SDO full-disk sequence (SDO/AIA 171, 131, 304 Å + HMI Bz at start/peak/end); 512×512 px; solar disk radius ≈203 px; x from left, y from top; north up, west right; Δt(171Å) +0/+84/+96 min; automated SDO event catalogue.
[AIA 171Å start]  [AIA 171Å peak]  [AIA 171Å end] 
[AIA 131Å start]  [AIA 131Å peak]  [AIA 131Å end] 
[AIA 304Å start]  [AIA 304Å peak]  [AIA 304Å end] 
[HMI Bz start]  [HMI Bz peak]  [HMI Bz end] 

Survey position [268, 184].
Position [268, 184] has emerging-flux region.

-=-=-=-=-

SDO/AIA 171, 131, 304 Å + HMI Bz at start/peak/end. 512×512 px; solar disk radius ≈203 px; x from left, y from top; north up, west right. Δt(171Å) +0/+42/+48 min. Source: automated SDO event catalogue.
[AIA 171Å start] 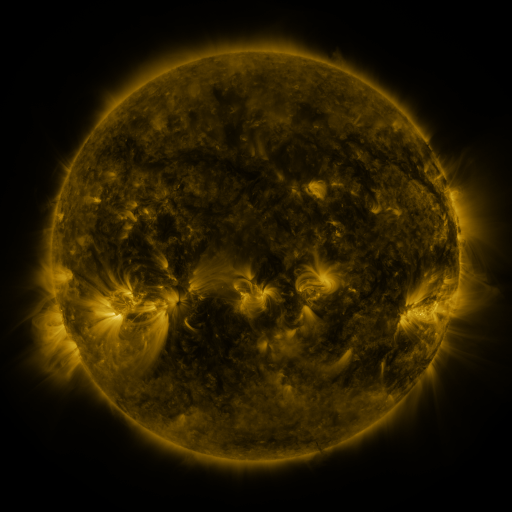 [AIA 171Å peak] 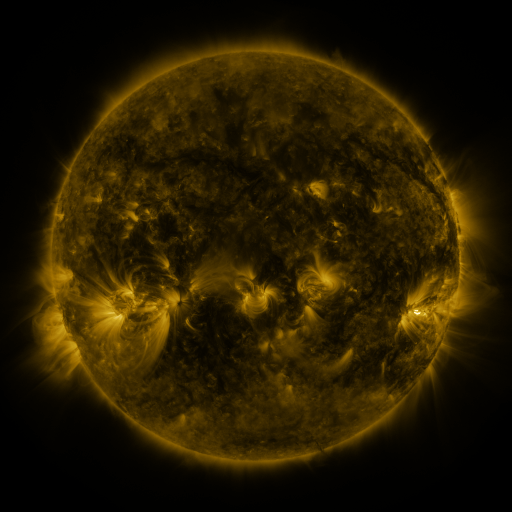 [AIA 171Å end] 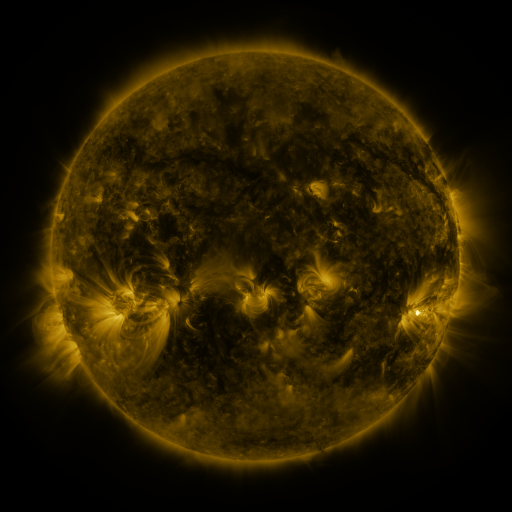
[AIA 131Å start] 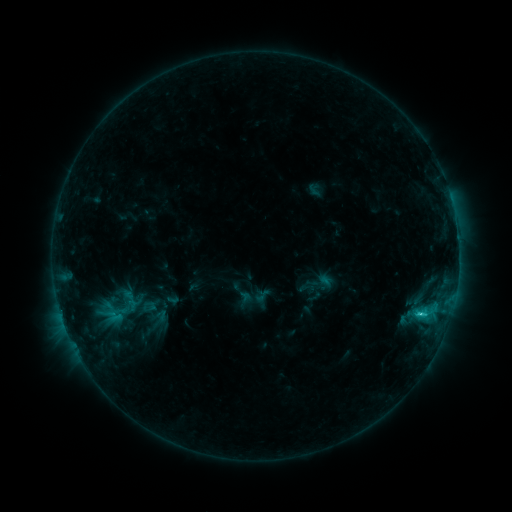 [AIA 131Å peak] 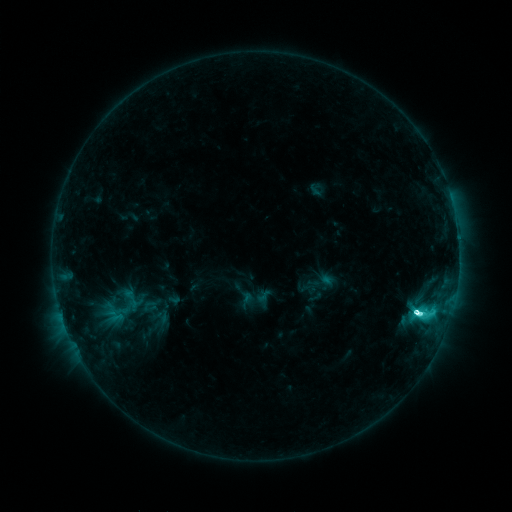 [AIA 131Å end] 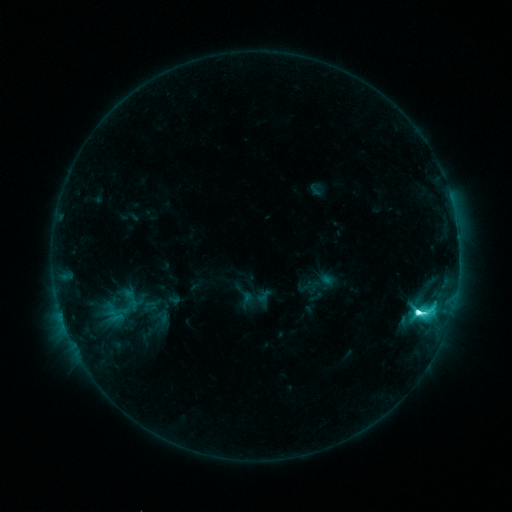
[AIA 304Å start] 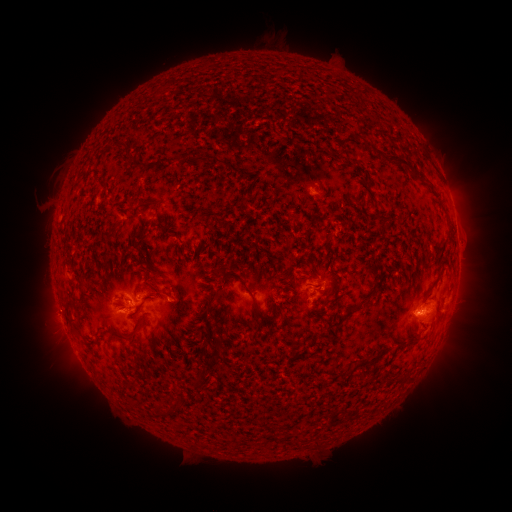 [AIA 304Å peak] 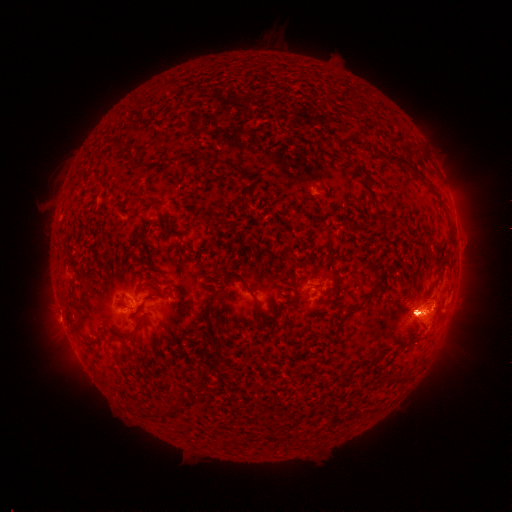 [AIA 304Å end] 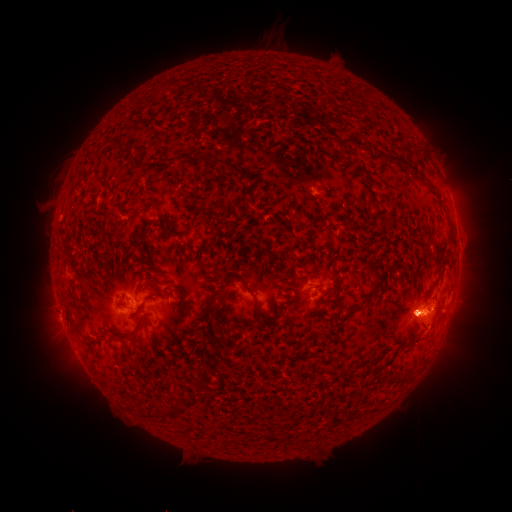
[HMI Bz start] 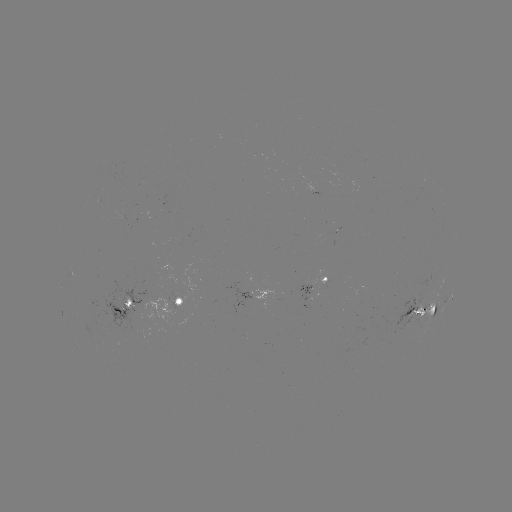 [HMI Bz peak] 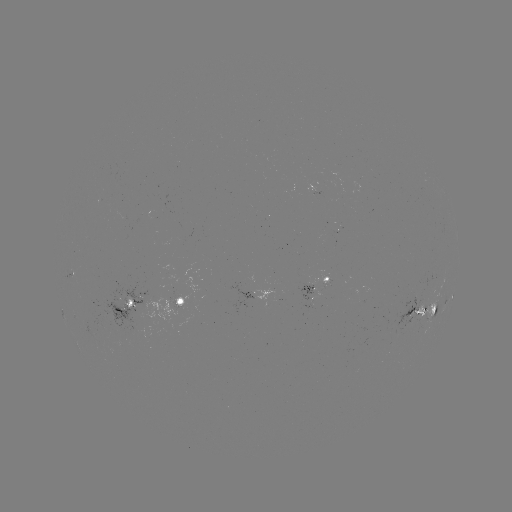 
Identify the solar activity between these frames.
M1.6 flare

-=-=-=-=-

• **Task description**:
From the listing above, output exactly the run of lines that starts with the line containing "[HMI Bz end]" and ends with the line containing "Position [268, 184] has emerging-flux region.".

• **Solution**:
[HMI Bz start]  [HMI Bz peak]  [HMI Bz end] 

Survey position [268, 184].
Position [268, 184] has emerging-flux region.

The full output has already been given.